* **FRAGMENTO**:
++++++++++++++++++++

1931, Thomas Mann
Klaus y Erika, los dos hijos de Thomas Mann, se divertían explotando su parecido físico, incluso con la vestimenta. Les gustaba que les sacaran fotos en corbata y mangas de camisa, siempre elegantes y refinados, los dos con la misma sonrisa alegre y desafiante. “Crecimos como gemelos”, explicaba Erika, “tuvimos una relación muy íntima, y así continuó siendo durante toda nuestra juventud”. Todo parecía unirlos: desde su homosexualidad a la lucha contra el nazismo, desde la ausencia de prejuicios al libertinaje. También les unía un gran talento que siempre palideció frente a la enorme presencia de su padre. Atrapados en el ansia por fundir sus avatares llegaron a compartir amantes de ambos sexos. Sólo la droga, de vez en cuando, dejaba a Klaus en soledad.

++++++++++++++++++++

* **FILAS DE DATOS**:
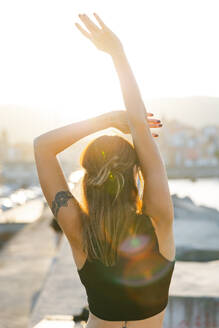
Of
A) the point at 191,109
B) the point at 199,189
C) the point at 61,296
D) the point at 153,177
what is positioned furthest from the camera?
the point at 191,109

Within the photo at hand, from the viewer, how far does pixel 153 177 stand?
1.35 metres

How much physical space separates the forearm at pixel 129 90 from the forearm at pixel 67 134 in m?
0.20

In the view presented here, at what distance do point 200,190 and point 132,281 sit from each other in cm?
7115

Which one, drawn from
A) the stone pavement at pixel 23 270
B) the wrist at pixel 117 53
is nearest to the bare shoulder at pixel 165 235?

++++++++++++++++++++

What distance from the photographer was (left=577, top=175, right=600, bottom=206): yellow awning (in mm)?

++++++++++++++++++++

* **CONSIGNAS**:
- a) Repite literalmente el pasaje del fragmento sobre Klaus y Erika Mann que va desde "1931, Thomas Mann" hasta "Klaus en soledad.".
- b) Sigue escribiendo el fragmento sobre Klaus y Erika Mann a partir de donde termina.
El listado no hace falta.

* **RESPUESTAS EN ORDEN**:
- a)
1931, Thomas Mann
Klaus y Erika, los dos hijos de Thomas Mann, se divertían explotando su parecido físico, incluso con la vestimenta. Les gustaba que les sacaran fotos en corbata y mangas de camisa, siempre elegantes y refinados, los dos con la misma sonrisa alegre y desafiante. “Crecimos como gemelos”, explicaba Erika, “tuvimos una relación muy íntima, y así continuó siendo durante toda nuestra juventud”. Todo parecía unirlos: desde su homosexualidad a la lucha contra el nazismo, desde la ausencia de prejuicios al libertinaje. También les unía un gran talento que siempre palideció frente a la enorme presencia de su padre. Atrapados en el ansia por fundir sus avatares llegaron a compartir amantes de ambos sexos. Sólo la droga, de vez en cuando, dejaba a Klaus en soledad.

- b)
La extraña pareja aceptó con gusto la invitación que un editor le hizo de escribir una guía diferente de la Riviera, destinada a una colección llamada “Lo que no se encuentra en la Baedeker”, que era la guía turística más famosa de la época. Trataron Menton con cierto recelo: demasiado cercana a la Italia envenenada por el fascismo. “Creemos que no es un lugar demasiado atractivo”. Tenían razón: en invierno las montañas la protegían del frío, pero en verano el calor era terrible y casi todo estaba cerrado a cal y canto. Los dos hermanos recorrieron la Promenade du Midi y el Quai Laurenti y concluyeron con evidente desprecio que aquel paraje sólo ofrecía los pasatiempos más aburridos y convencionales, desde la caza del conejo a las regatas. En su opinión, el verdadero y único regalo que la ciudad ofrecía venía de manos de dos sencillas pastelerías, la Rumpelmayer, sucursal de la abierta en Niza en 1870, y la Russian Eagle, a la que se accedía gracias al funicular.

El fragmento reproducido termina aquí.